▸ **Written problem**
Every line below should be copied exactly; drop the pictures.

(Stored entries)
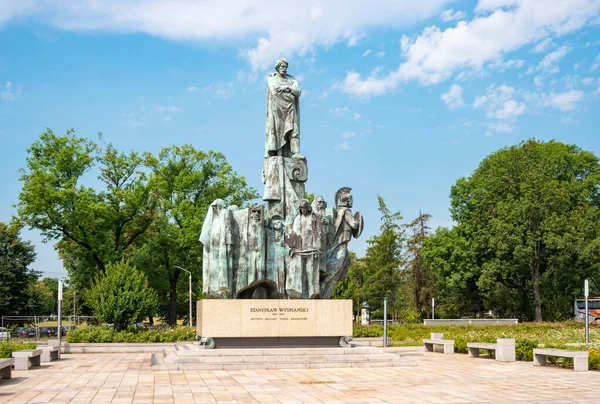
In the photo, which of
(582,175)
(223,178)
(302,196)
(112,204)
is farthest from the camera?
(582,175)

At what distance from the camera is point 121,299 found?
2592cm

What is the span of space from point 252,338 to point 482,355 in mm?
7294

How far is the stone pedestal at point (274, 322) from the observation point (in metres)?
17.1

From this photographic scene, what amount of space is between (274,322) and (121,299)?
1047 centimetres

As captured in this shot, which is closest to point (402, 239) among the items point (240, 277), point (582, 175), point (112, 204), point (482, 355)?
point (582, 175)

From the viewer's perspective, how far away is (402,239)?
49.5 metres

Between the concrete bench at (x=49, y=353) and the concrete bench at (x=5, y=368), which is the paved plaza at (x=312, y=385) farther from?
the concrete bench at (x=49, y=353)

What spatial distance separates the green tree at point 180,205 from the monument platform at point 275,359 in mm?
23158

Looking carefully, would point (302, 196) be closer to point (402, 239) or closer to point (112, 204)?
point (112, 204)

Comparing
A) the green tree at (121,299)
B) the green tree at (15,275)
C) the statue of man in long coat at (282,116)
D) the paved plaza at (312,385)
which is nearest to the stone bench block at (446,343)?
the paved plaza at (312,385)

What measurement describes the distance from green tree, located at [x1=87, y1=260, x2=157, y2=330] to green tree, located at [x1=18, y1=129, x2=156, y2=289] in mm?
11164

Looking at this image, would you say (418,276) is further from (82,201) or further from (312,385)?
(312,385)

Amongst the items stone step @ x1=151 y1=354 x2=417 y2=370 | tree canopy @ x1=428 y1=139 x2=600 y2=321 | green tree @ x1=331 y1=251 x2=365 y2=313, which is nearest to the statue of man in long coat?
stone step @ x1=151 y1=354 x2=417 y2=370

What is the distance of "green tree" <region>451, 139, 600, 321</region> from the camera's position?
1619 inches
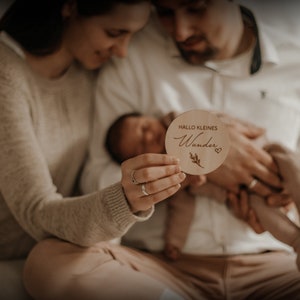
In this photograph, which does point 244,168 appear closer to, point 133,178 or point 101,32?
point 133,178

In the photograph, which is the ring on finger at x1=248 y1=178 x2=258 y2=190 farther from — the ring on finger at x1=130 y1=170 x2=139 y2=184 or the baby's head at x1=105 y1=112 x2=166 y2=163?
the ring on finger at x1=130 y1=170 x2=139 y2=184

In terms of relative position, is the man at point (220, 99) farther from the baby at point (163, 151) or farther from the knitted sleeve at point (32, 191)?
the knitted sleeve at point (32, 191)

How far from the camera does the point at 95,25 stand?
2.93 ft

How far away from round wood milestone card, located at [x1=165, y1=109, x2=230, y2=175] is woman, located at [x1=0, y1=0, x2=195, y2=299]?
5 centimetres

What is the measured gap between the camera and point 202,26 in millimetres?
931

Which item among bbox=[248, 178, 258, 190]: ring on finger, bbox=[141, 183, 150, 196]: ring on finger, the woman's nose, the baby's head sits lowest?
bbox=[248, 178, 258, 190]: ring on finger

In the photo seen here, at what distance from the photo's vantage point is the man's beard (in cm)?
97

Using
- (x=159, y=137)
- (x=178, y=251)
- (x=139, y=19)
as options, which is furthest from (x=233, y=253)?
(x=139, y=19)

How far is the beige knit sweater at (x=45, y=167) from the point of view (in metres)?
0.79

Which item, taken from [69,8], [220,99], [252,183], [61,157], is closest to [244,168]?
[252,183]

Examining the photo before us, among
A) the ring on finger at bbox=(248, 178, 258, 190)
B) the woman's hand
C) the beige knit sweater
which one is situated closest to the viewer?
the woman's hand

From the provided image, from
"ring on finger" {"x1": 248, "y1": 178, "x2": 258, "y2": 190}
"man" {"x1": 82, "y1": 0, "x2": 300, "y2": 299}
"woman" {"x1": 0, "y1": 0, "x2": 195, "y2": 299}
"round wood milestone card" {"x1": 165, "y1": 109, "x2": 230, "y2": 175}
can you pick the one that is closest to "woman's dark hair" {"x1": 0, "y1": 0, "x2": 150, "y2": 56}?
"woman" {"x1": 0, "y1": 0, "x2": 195, "y2": 299}

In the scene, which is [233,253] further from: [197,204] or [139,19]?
[139,19]

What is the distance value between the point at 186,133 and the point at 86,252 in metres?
0.30
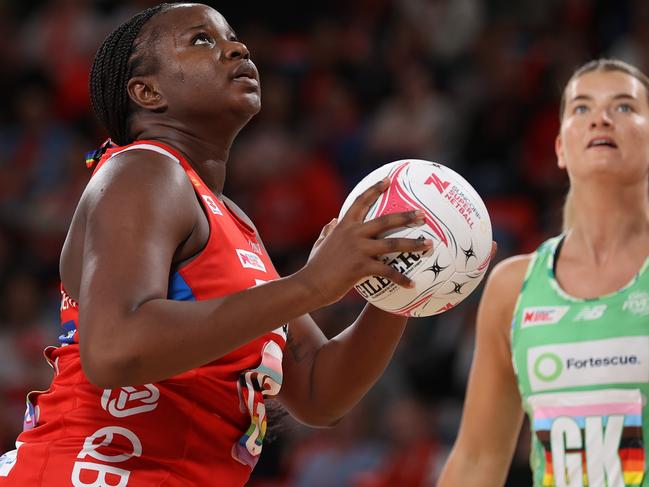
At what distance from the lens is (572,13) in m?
7.43

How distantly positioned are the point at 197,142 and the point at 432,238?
26.6 inches

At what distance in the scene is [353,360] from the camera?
2779mm

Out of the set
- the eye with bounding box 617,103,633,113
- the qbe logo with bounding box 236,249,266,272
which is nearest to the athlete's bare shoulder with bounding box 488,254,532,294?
the eye with bounding box 617,103,633,113

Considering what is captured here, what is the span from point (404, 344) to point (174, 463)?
13.1 feet

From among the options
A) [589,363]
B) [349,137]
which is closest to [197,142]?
Answer: [589,363]

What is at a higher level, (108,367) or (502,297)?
(502,297)

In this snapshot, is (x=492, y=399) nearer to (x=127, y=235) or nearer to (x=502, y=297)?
(x=502, y=297)

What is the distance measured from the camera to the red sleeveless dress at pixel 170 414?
2350 mm

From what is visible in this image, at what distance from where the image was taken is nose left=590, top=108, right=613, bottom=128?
10.5 ft

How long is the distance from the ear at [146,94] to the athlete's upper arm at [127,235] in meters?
A: 0.27

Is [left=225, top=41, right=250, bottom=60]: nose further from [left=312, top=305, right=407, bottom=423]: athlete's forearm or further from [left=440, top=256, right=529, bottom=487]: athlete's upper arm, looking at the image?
[left=440, top=256, right=529, bottom=487]: athlete's upper arm

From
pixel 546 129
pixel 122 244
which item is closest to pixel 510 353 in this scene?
pixel 122 244

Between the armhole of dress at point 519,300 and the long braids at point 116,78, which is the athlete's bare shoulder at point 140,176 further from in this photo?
the armhole of dress at point 519,300

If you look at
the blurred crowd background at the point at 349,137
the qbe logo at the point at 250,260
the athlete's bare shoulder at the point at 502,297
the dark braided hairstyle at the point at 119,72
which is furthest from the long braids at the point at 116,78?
the blurred crowd background at the point at 349,137
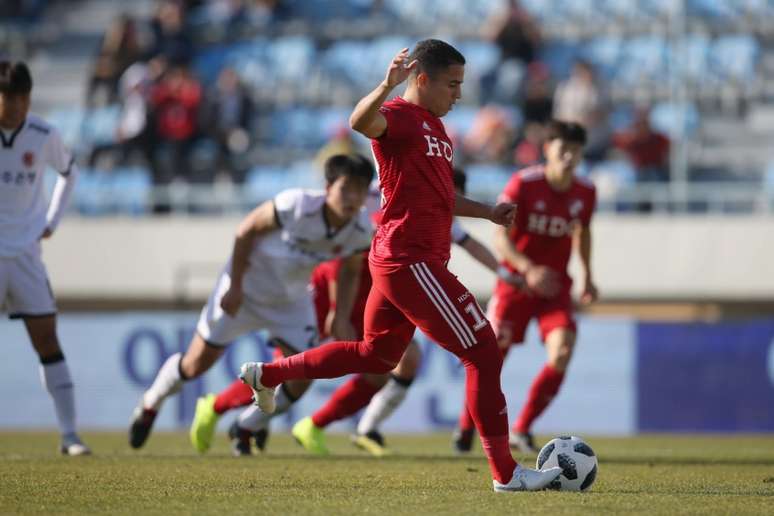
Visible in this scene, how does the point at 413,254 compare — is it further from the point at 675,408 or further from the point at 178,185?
the point at 178,185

▸ **The completed task**
In the photo, which of
(582,175)
(223,178)
(302,196)
(112,204)
is farthest from the camera?
(582,175)

At what distance from the camera is point 121,299 found?
2592cm

What is the span of space from point 252,338 to point 482,355 in mm?
7294

How far is the stone pedestal at point (274, 322) from the observation point (in metres)?
17.1

From this photographic scene, what amount of space is between (274,322) and (121,299)?
1047 centimetres

As captured in this shot, which is closest to point (402, 239) among the items point (240, 277), point (582, 175), point (112, 204), point (482, 355)?
point (582, 175)

From the viewer's perspective, how far away is (402,239)?
49.5 metres

Between the concrete bench at (x=49, y=353) and the concrete bench at (x=5, y=368), which is the paved plaza at (x=312, y=385) farther from?
the concrete bench at (x=49, y=353)

What spatial distance separates the green tree at point 180,205 from the monument platform at point 275,359 in mm?
23158

Looking carefully, would point (302, 196) be closer to point (402, 239) or closer to point (112, 204)?
point (112, 204)

Comparing
A) the green tree at (121,299)
B) the green tree at (15,275)
C) the statue of man in long coat at (282,116)
D) the paved plaza at (312,385)
which is nearest to the stone bench block at (446,343)?
the paved plaza at (312,385)

What measurement describes the distance from green tree, located at [x1=87, y1=260, x2=157, y2=330] to green tree, located at [x1=18, y1=129, x2=156, y2=289] in mm?
11164

Looking at this image, would you say (418,276) is further from (82,201) or further from (312,385)?
(312,385)

Amongst the items stone step @ x1=151 y1=354 x2=417 y2=370 | tree canopy @ x1=428 y1=139 x2=600 y2=321 | green tree @ x1=331 y1=251 x2=365 y2=313, which is nearest to the statue of man in long coat?
stone step @ x1=151 y1=354 x2=417 y2=370

What is the distance of "green tree" <region>451, 139, 600, 321</region> from the camera's position?
1619 inches
In this photograph, which does point 244,168 appear closer to, point 133,178 or point 101,32?
point 133,178

In the photograph, which is the ring on finger at x1=248 y1=178 x2=258 y2=190 farther from — the ring on finger at x1=130 y1=170 x2=139 y2=184 or the baby's head at x1=105 y1=112 x2=166 y2=163?
the ring on finger at x1=130 y1=170 x2=139 y2=184

In terms of relative position, is the man at point (220, 99) farther from the baby at point (163, 151) or farther from the knitted sleeve at point (32, 191)?
the knitted sleeve at point (32, 191)

How far from the camera does the point at 95,25 stand?
2.93 ft

How far away from round wood milestone card, located at [x1=165, y1=109, x2=230, y2=175] is woman, located at [x1=0, y1=0, x2=195, y2=299]?
5 centimetres

What is the measured gap between the camera and point 202,26 in millimetres?
931

Which item among bbox=[248, 178, 258, 190]: ring on finger, bbox=[141, 183, 150, 196]: ring on finger, the woman's nose, the baby's head sits lowest?
bbox=[248, 178, 258, 190]: ring on finger

In the photo seen here, at what distance from the photo's vantage point is the man's beard (in cm)?
97

Using
- (x=159, y=137)
- (x=178, y=251)
- (x=139, y=19)
as options, which is furthest from (x=233, y=253)?
(x=139, y=19)

How far is the beige knit sweater at (x=45, y=167) from the point of view (in metres)?
0.79

Which item, taken from [69,8], [220,99], [252,183], [61,157], is closest to [244,168]?
[252,183]

Examining the photo before us, among
A) the ring on finger at bbox=(248, 178, 258, 190)
B) the woman's hand
C) the beige knit sweater
which one is situated closest to the viewer?
the woman's hand

From the provided image, from
"ring on finger" {"x1": 248, "y1": 178, "x2": 258, "y2": 190}
"man" {"x1": 82, "y1": 0, "x2": 300, "y2": 299}
"woman" {"x1": 0, "y1": 0, "x2": 195, "y2": 299}
"round wood milestone card" {"x1": 165, "y1": 109, "x2": 230, "y2": 175}
can you pick the one that is closest to "woman's dark hair" {"x1": 0, "y1": 0, "x2": 150, "y2": 56}?
"woman" {"x1": 0, "y1": 0, "x2": 195, "y2": 299}

In the scene, which is [233,253] further from: [197,204] or [139,19]?
[139,19]

What is the distance value between the point at 186,133 and the point at 86,252 in metres?
0.30
At what distance from the lens is (572,13) in m?
7.43

How distantly positioned are the point at 197,142 and the point at 432,238?
26.6 inches

At what distance in the scene is [353,360] from the camera?
2779mm

Out of the set
- the eye with bounding box 617,103,633,113
- the qbe logo with bounding box 236,249,266,272
which is nearest to the athlete's bare shoulder with bounding box 488,254,532,294?
the eye with bounding box 617,103,633,113

Considering what is captured here, what is the span from point (404, 344) to point (174, 463)?
13.1 feet

From among the options
A) [589,363]
B) [349,137]
which is closest to [197,142]?
Answer: [589,363]

What is at a higher level, (108,367) or (502,297)?
(502,297)

In this snapshot, is (x=492, y=399) nearer to (x=127, y=235) or nearer to (x=502, y=297)?
(x=502, y=297)

What is the distance measured from the camera to the red sleeveless dress at pixel 170 414?
2350 mm

From what is visible in this image, at what distance from where the image was taken is nose left=590, top=108, right=613, bottom=128?
10.5 ft

How long is the distance from the ear at [146,94] to the athlete's upper arm at [127,235] in meters?
A: 0.27

Is [left=225, top=41, right=250, bottom=60]: nose further from [left=312, top=305, right=407, bottom=423]: athlete's forearm or further from [left=440, top=256, right=529, bottom=487]: athlete's upper arm, looking at the image?
[left=440, top=256, right=529, bottom=487]: athlete's upper arm

From
pixel 546 129
pixel 122 244
which item is closest to pixel 510 353 in this scene?
pixel 122 244

Between the armhole of dress at point 519,300 and the long braids at point 116,78, which is the athlete's bare shoulder at point 140,176 further from in this photo?
the armhole of dress at point 519,300

If you look at
the blurred crowd background at the point at 349,137
the qbe logo at the point at 250,260
the athlete's bare shoulder at the point at 502,297
the dark braided hairstyle at the point at 119,72
which is furthest from the long braids at the point at 116,78?
the blurred crowd background at the point at 349,137
Visible in this scene, how does the point at 413,254 compare — is it further from the point at 675,408 or further from the point at 178,185?
the point at 178,185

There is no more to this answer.